• **YOUR OBJECTIVE**: For this exercise, restate word for word only the lines from the first line of the data to the line containing "[crowd-labeled camera trap]".

• **Source records**:

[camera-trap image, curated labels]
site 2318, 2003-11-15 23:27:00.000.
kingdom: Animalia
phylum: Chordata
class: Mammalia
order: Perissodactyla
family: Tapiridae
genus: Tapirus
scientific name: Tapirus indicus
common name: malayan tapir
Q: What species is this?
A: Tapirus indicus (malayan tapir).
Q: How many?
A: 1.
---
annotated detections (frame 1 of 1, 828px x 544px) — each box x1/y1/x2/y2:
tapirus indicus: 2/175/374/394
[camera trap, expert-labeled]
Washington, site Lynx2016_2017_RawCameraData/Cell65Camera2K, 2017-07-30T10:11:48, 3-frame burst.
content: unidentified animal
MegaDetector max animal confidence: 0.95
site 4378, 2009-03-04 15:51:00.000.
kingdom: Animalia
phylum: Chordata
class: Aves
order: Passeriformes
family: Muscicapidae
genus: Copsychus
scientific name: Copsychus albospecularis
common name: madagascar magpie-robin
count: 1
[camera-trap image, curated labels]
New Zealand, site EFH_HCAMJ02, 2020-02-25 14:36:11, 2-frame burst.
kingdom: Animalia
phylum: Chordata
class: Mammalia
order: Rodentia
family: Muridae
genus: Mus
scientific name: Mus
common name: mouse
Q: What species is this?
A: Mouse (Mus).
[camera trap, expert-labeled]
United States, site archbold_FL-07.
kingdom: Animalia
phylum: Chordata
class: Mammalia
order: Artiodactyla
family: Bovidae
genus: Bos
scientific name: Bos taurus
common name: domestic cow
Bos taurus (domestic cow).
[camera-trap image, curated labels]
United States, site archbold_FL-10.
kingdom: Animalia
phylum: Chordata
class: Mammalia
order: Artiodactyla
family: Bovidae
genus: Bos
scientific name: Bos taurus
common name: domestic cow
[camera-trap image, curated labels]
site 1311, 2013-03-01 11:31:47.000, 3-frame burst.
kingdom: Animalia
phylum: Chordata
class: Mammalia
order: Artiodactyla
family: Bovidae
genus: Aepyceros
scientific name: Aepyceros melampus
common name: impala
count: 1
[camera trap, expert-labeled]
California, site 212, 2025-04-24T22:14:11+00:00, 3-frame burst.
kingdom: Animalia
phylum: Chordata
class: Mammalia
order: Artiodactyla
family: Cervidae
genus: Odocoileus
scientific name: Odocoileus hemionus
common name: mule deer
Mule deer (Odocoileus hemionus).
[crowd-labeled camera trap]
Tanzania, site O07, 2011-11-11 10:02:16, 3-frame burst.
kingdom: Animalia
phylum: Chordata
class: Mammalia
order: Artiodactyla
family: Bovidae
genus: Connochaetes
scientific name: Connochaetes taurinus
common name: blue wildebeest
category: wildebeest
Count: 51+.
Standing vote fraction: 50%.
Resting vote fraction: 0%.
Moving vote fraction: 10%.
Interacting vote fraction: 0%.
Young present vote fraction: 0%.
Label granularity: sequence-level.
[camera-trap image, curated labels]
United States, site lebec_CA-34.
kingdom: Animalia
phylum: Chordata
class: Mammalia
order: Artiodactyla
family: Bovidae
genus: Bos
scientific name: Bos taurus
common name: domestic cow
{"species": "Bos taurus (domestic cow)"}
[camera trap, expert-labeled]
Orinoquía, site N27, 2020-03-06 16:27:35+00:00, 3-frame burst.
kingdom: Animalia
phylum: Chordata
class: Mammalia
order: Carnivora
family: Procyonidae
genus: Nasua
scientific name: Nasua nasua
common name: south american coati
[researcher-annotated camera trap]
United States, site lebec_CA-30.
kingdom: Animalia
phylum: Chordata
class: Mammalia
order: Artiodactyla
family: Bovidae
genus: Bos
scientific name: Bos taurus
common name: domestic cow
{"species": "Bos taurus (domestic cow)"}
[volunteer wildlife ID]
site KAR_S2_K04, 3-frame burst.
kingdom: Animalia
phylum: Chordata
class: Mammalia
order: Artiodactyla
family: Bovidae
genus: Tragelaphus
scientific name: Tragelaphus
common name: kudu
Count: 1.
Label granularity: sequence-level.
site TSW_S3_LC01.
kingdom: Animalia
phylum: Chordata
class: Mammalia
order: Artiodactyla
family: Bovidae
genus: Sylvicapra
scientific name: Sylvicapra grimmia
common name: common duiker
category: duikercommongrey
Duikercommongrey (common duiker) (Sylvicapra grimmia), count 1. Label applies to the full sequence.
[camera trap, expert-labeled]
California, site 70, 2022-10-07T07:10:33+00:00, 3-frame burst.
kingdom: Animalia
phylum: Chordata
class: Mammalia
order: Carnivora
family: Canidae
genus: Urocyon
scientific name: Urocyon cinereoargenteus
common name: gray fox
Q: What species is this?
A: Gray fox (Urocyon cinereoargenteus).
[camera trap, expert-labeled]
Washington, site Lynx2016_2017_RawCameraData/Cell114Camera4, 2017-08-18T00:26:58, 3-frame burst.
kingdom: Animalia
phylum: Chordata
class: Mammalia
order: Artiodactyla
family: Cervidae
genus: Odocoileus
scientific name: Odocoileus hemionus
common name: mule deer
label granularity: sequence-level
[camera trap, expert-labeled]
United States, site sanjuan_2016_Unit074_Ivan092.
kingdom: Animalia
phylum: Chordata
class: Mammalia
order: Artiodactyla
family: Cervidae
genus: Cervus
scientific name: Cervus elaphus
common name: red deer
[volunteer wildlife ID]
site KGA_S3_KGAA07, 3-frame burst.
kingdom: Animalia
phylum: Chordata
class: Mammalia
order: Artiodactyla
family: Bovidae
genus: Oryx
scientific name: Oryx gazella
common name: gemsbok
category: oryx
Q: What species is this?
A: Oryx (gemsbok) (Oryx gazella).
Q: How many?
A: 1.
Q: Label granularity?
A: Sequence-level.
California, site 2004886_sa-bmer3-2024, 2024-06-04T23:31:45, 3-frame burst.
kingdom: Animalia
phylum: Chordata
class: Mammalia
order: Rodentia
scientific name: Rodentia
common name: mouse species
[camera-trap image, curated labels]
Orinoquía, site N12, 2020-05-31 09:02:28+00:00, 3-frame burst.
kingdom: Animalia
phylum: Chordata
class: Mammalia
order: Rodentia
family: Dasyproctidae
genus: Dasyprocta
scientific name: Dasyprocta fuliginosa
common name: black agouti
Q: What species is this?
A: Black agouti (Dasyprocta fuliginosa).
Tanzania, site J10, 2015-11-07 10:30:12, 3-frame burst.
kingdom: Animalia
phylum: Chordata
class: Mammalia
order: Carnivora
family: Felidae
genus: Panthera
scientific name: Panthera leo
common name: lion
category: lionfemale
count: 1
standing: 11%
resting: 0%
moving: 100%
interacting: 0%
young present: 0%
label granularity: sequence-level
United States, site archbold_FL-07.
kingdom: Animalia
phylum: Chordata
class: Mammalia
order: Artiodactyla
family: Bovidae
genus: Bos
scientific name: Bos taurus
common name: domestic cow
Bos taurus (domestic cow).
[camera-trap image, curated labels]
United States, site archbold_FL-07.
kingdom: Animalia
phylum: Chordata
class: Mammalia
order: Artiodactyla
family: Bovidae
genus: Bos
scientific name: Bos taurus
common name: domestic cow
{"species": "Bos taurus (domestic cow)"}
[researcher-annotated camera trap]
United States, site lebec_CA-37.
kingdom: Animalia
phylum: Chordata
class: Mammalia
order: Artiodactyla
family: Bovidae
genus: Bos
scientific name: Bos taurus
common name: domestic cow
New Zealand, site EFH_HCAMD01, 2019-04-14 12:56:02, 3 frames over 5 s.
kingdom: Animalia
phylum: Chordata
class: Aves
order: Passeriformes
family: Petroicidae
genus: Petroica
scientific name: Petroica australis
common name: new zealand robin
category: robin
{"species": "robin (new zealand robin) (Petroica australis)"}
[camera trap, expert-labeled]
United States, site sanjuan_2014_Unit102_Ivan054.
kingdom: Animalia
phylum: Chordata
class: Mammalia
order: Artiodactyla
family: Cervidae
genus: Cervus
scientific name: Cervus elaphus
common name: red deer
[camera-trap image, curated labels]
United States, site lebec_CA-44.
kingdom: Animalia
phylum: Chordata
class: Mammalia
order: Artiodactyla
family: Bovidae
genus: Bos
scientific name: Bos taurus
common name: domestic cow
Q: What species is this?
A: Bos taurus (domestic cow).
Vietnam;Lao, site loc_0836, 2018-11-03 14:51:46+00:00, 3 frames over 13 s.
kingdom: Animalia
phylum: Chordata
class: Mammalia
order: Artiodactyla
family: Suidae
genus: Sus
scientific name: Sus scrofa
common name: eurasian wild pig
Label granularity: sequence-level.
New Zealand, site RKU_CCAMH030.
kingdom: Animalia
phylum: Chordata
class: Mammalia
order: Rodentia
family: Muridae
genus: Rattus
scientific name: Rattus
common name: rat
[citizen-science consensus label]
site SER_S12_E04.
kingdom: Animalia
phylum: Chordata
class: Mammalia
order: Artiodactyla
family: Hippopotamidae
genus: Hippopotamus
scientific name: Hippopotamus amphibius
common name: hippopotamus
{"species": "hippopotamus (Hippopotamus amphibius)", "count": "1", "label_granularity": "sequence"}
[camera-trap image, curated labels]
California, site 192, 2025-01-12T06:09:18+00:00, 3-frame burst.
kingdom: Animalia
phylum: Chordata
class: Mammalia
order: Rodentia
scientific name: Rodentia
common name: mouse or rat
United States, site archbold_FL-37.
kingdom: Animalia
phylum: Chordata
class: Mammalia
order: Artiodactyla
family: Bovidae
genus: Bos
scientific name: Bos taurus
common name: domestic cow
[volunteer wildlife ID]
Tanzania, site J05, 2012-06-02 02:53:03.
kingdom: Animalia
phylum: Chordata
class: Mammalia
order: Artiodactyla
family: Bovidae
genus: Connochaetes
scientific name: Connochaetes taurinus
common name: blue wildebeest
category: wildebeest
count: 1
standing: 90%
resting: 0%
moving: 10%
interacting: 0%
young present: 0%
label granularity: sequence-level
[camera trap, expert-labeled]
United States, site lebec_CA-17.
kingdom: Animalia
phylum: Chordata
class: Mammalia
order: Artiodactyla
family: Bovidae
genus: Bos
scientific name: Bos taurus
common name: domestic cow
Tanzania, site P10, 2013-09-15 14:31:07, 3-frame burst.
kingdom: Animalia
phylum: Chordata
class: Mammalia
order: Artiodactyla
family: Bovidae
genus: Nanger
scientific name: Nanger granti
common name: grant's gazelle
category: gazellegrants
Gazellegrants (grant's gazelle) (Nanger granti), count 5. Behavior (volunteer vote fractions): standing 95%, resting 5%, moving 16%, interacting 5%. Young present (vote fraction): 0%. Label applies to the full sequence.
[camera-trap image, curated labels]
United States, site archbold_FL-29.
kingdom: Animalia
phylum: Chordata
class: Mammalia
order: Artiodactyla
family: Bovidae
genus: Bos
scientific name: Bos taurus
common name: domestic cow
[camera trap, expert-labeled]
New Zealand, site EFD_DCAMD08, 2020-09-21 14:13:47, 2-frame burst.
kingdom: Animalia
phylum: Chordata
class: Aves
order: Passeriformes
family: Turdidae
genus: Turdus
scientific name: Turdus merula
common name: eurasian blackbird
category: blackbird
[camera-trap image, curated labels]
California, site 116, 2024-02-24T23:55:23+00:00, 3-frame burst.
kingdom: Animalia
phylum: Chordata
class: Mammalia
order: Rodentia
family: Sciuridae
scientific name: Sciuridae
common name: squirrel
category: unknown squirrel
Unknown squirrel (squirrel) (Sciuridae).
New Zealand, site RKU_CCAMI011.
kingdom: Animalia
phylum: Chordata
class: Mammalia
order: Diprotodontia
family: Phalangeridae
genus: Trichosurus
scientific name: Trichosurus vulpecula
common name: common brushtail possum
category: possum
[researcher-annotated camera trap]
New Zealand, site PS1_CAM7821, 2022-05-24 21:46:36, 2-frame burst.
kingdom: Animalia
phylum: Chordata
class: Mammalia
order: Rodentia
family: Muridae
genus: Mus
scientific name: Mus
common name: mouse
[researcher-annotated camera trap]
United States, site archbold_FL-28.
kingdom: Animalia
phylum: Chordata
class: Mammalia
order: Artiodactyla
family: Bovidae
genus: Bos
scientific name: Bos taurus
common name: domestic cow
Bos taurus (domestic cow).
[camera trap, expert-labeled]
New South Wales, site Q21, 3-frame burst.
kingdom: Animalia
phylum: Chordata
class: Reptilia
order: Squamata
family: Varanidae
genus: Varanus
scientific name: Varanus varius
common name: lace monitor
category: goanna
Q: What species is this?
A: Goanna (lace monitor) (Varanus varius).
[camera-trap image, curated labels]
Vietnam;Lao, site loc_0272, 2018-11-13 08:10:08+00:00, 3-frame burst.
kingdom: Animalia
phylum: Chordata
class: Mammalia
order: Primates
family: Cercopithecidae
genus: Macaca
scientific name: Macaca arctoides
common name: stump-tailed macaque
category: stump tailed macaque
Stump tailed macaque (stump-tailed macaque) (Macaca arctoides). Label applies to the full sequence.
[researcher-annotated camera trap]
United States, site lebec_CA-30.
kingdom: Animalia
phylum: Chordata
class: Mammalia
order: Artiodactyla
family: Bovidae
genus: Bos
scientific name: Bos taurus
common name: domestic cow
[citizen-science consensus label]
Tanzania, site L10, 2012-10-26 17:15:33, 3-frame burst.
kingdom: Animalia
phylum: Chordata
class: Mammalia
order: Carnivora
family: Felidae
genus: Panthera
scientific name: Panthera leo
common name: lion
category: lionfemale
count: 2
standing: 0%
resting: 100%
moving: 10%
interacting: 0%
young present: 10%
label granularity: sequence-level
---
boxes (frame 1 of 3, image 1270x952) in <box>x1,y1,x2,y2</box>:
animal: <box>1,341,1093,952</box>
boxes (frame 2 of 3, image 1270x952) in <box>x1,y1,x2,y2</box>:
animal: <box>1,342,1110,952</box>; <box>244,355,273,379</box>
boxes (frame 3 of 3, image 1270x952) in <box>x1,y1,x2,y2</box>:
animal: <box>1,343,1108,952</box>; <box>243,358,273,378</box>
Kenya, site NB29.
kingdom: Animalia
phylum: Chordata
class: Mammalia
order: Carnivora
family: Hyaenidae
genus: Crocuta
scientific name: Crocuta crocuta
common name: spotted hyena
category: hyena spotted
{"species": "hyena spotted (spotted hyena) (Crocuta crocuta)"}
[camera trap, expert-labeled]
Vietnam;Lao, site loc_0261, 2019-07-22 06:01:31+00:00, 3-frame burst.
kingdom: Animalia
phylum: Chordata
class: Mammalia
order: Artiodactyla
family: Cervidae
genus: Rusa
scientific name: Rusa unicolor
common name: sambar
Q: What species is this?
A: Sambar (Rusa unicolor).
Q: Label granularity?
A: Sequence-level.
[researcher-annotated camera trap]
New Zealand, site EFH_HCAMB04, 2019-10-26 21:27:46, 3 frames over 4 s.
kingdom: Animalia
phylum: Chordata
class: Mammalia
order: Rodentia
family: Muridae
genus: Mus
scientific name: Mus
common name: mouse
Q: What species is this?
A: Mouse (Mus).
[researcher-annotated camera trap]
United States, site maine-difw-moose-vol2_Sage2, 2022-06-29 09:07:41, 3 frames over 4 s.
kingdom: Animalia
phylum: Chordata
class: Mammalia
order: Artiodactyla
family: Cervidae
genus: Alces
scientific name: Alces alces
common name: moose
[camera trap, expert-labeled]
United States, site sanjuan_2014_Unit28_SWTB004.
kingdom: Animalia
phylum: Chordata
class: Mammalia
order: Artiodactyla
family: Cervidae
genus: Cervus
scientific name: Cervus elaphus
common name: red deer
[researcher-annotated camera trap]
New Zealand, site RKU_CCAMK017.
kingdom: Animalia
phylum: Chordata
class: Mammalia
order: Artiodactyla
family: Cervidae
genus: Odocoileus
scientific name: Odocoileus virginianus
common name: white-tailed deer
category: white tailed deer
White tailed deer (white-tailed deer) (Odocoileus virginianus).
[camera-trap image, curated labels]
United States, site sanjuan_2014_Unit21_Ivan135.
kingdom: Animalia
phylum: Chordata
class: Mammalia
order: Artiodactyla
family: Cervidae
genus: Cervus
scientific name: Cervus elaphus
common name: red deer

• **ANSWER AREA**:
[camera-trap image, curated labels]
site 2318, 2003-11-15 23:27:00.000.
kingdom: Animalia
phylum: Chordata
class: Mammalia
order: Perissodactyla
family: Tapiridae
genus: Tapirus
scientific name: Tapirus indicus
common name: malayan tapir
Q: What species is this?
A: Tapirus indicus (malayan tapir).
Q: How many?
A: 1.
---
annotated detections (frame 1 of 1, 828px x 544px) — each box x1/y1/x2/y2:
tapirus indicus: 2/175/374/394
[camera trap, expert-labeled]
Washington, site Lynx2016_2017_RawCameraData/Cell65Camera2K, 2017-07-30T10:11:48, 3-frame burst.
content: unidentified animal
MegaDetector max animal confidence: 0.95
site 4378, 2009-03-04 15:51:00.000.
kingdom: Animalia
phylum: Chordata
class: Aves
order: Passeriformes
family: Muscicapidae
genus: Copsychus
scientific name: Copsychus albospecularis
common name: madagascar magpie-robin
count: 1
[camera-trap image, curated labels]
New Zealand, site EFH_HCAMJ02, 2020-02-25 14:36:11, 2-frame burst.
kingdom: Animalia
phylum: Chordata
class: Mammalia
order: Rodentia
family: Muridae
genus: Mus
scientific name: Mus
common name: mouse
Q: What species is this?
A: Mouse (Mus).
[camera trap, expert-labeled]
United States, site archbold_FL-07.
kingdom: Animalia
phylum: Chordata
class: Mammalia
order: Artiodactyla
family: Bovidae
genus: Bos
scientific name: Bos taurus
common name: domestic cow
Bos taurus (domestic cow).
[camera-trap image, curated labels]
United States, site archbold_FL-10.
kingdom: Animalia
phylum: Chordata
class: Mammalia
order: Artiodactyla
family: Bovidae
genus: Bos
scientific name: Bos taurus
common name: domestic cow
[camera-trap image, curated labels]
site 1311, 2013-03-01 11:31:47.000, 3-frame burst.
kingdom: Animalia
phylum: Chordata
class: Mammalia
order: Artiodactyla
family: Bovidae
genus: Aepyceros
scientific name: Aepyceros melampus
common name: impala
count: 1
[camera trap, expert-labeled]
California, site 212, 2025-04-24T22:14:11+00:00, 3-frame burst.
kingdom: Animalia
phylum: Chordata
class: Mammalia
order: Artiodactyla
family: Cervidae
genus: Odocoileus
scientific name: Odocoileus hemionus
common name: mule deer
Mule deer (Odocoileus hemionus).
[crowd-labeled camera trap]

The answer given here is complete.